* Objective: Reproduce the lines below verbatim, from the line containing "Which element among" through the end of the data entries.

Data entries:

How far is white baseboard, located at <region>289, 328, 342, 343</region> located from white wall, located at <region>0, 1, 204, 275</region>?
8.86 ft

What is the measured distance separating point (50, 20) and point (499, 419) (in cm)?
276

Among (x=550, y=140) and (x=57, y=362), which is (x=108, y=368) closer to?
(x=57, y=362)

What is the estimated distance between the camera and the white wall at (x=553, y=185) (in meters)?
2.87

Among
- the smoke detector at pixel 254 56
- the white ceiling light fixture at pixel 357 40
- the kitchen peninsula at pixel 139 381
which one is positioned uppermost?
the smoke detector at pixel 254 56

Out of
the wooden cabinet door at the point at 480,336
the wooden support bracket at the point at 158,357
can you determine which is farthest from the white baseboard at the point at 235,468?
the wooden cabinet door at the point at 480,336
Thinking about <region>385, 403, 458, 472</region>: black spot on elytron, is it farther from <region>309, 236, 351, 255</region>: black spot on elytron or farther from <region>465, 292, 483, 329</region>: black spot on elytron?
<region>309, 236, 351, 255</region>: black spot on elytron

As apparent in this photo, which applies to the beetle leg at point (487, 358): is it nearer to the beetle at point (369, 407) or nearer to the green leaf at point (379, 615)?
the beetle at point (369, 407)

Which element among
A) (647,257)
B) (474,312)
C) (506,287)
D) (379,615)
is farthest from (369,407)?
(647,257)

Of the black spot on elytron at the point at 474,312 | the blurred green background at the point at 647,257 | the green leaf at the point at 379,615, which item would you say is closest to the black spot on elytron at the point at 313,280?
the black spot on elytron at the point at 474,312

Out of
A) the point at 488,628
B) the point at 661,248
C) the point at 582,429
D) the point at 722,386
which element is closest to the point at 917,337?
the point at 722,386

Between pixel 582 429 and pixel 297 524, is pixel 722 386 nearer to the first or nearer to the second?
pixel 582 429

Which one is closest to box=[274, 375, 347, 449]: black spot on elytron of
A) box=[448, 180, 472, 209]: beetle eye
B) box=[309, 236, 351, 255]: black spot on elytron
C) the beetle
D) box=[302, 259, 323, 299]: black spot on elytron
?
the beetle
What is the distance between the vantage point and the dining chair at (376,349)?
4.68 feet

* The completed task:
Which element among
A) (647,257)
B) (474,312)
C) (506,287)
D) (379,615)
is farthest from (369,407)?
(647,257)

Of the black spot on elytron at the point at 474,312 | the blurred green background at the point at 647,257 | the green leaf at the point at 379,615, which item would you say is closest to the black spot on elytron at the point at 313,280?
the black spot on elytron at the point at 474,312

Out of
A) the point at 488,628
B) the point at 661,248
C) the point at 582,429
D) the point at 722,386
which element is closest to the point at 917,337?
the point at 722,386

Between pixel 582 429 and pixel 297 524, is pixel 722 386 nearer to the first or nearer to the second?
pixel 582 429

Which one is closest to box=[274, 375, 347, 449]: black spot on elytron of
A) box=[448, 180, 472, 209]: beetle eye
B) box=[309, 236, 351, 255]: black spot on elytron
C) the beetle
D) box=[302, 259, 323, 299]: black spot on elytron
?
the beetle
What is the distance between the vantage point and the dining chair at (376,349)?
4.68 feet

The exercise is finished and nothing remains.